Table 1 summary of existing skin-lesion segmentation approaches.

Data set description

ISIC 2018 dataset

This study utilized three widely accepted dermoscopic image Datasets for training, validation, testing, and cross-validation: ISIC 2018, PH2 and ISIC 2017. ISIC 2018 (Task 3: Lesion Segmentation) was the primary Dataset used for training and validation due to its large size and diversity. It consists of 2594 expertly annotated dermoscopic images spanning multiple lesion types. In our setup, 1815 images were used for training, 259 for validation, and 520 for testing. This Dataset provides a rich variety of skin lesion morphologies and lighting conditions, making it suitable for training deep learning models.

PH2 dataset

The PH2 Dataset consists of 200 dermoscopic images with corresponding ground-truth masks. PH2 was not used in the main training pipeline, but you experimented with it by splitting it into training/validation for comparative analysis. For supplementary analysis, the PH2 dataset (200 images) was split into 80% training (160 images) and 20% validation (40 images). Small-split experiment to check model adaptability on a limited dataset (hence PH2 appears in Table 5). This split was used only to test the adaptability of the proposed model on limited data, as PH2 is too small to serve as a primary training dataset.

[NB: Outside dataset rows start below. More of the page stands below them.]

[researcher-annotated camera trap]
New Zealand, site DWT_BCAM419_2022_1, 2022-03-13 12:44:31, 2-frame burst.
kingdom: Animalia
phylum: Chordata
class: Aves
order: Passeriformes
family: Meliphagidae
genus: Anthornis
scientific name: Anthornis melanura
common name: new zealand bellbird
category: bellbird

The full PH2 dataset was also used separately as an external test set (Table 10) to evaluate cross-dataset generalization and complete dataset as an external test set to evaluate generalization (results reported in Table 10). This dual usage was only for experimental comparison and does not affect the main training pipeline, which is based on ISIC 2018.

ISIC 2017 dataset

ISIC 2017, which includes over 2,000 annotated dermoscopic images, was utilized for cross-validation purposes only. Specifically, we allocated 1400 images for training, 300 for validation, and 300 for testing, solely to evaluate the transferability and domain adaptability of the proposed model trained on ISIC 2017.

To mitigate overfitting risks especially when testing on smaller Datasets like PH2 we incorporated several measures:

  • Extensive data augmentation (rotation, flipping, zooming, and shearing)

  • Use of regularization techniques such as dropout and early stopping

  • Architecture-level enhancements that encourage spatial feature generalization, such as feedback loops and attention modules

These strategies collectively enabled the model to generalize well across Datasets of varying size and complexity. The dataset split configuration used for training, validation, and testing is summarized in Table 2.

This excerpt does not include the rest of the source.